- _Fragmento del texto_:
Hay parientes y amigos entrañables que han jugado roles
importantes en mi trayectoria intelectual como bibliógrafo: mi hermana Carmen
María Segura de Pérez, el escritor Eric Simó, el artista visual Fernely Lebrón,
las bibliotecólogas élida Jiménez
y Ana Marina Méndez y el bibliotecólogo Luis Rosa. Jiménez, Méndez y Rosa me
enseñaron el uso de la metodología para la correcta elaboración de las
bibliografías con criterio técnico-científico.
Pero mucho del tiempo que durante
esos 36 años he dedicado a la literatura ha sido tiempo robado, tiempo que les
pertenecía a otros, no a mí: me refiero a mis hijos. De ellos era ese tiempo
robado. Y es por eso que considero un acto de justicia mencionarlos aquí:
Anitsira, Pavel, Léugin y Rainer Collado Polanco. Este último, el menor, puso
denodado empeño —haciendo gala de su talento creativo— para diseñar tan
artísticamente el brochure que recoge una síntesis de las opiniones
críticas en torno a mis libros, cuyas portadas ilustran bellamente el mismo.

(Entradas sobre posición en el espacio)
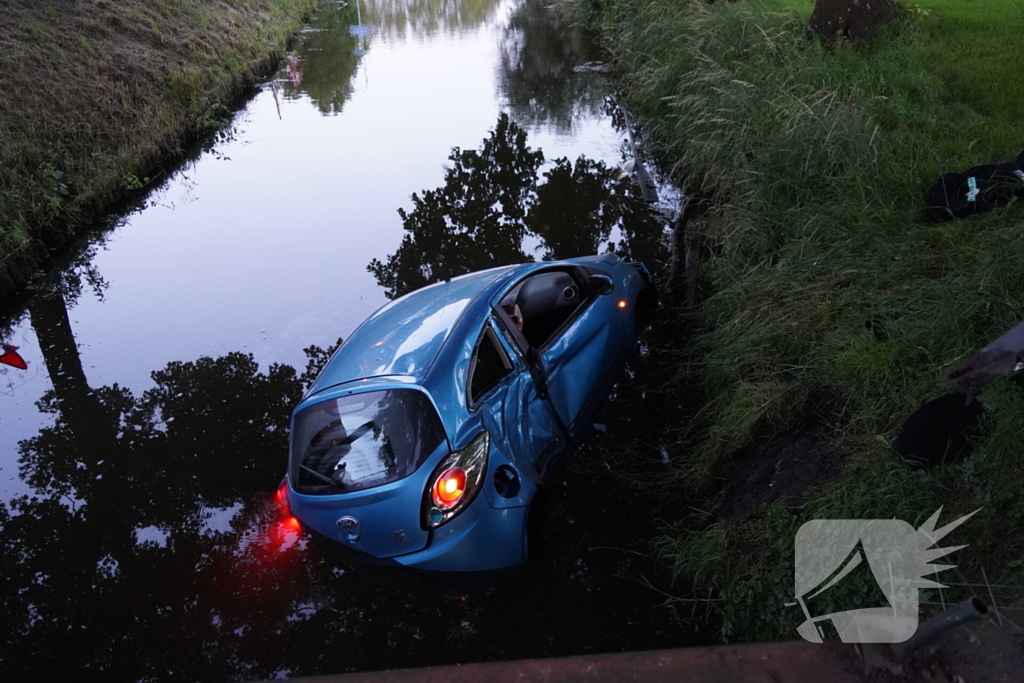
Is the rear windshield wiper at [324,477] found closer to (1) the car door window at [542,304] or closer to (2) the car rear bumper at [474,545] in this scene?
(2) the car rear bumper at [474,545]

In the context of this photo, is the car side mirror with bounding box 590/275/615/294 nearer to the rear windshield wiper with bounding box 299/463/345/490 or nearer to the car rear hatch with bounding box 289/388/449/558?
the car rear hatch with bounding box 289/388/449/558

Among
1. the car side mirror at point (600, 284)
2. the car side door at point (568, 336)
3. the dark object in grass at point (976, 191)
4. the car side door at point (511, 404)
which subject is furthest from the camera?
the car side mirror at point (600, 284)

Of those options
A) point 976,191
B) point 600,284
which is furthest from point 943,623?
point 976,191

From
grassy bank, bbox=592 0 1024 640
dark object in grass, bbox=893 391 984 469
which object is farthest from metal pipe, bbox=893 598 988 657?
dark object in grass, bbox=893 391 984 469

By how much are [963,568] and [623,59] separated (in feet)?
47.4

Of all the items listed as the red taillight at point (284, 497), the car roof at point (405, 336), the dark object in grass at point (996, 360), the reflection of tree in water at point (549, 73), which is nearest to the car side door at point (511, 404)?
the car roof at point (405, 336)

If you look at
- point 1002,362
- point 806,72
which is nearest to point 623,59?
point 806,72

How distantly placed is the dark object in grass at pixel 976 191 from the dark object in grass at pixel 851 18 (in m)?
5.07

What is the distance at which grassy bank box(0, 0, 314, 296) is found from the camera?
392 inches

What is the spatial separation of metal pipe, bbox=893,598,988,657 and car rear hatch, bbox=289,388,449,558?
279 centimetres

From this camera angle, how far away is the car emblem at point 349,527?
410 centimetres

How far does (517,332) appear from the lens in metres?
5.06

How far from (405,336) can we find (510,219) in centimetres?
571

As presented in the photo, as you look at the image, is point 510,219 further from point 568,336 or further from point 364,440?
point 364,440
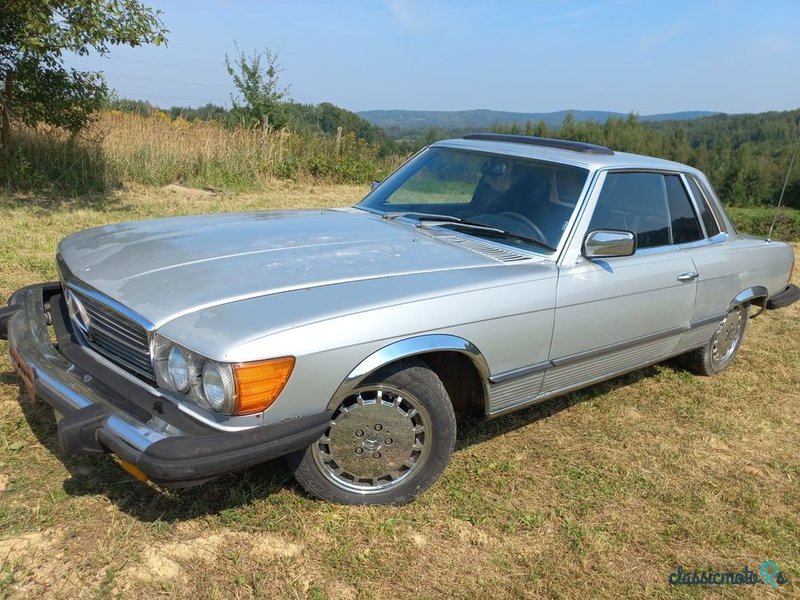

- _Ejercicio propuesto A_:
Responde con datos del fragmento:
(i) ¿Qué le enseñaron al autor Jiménez, Méndez y Rosa?
(ii) ¿Cuántos años abarca el tiempo que el autor ha dedicado a la literatura?
(iii) ¿Qué diseñó Rainer Collado Polanco?
- _Ejercicio propuesto B_: Reescribe en forma de lista el párrafo del fragmento que empieza con "Pero mucho del tiempo" y conserva sus datos principales.

- _Respuesta correcta A_:
(i) El uso de la metodología para la correcta elaboración de las bibliografías con criterio técnico-científico.
(ii) 36 años.
(iii) El brochure que recoge una síntesis de las opiniones críticas en torno a los libros del autor.

- _Respuesta correcta B_:
- Buena parte del tiempo que el autor dedicó a la literatura durante 36 años fue tiempo robado a sus hijos.
- Por un acto de justicia los menciona: Anitsira, Pavel, Léugin y Rainer Collado Polanco.
- Rainer, el menor, diseñó con talento creativo el brochure que sintetiza las opiniones críticas sobre los libros del autor, ilustrado con las portadas de estos.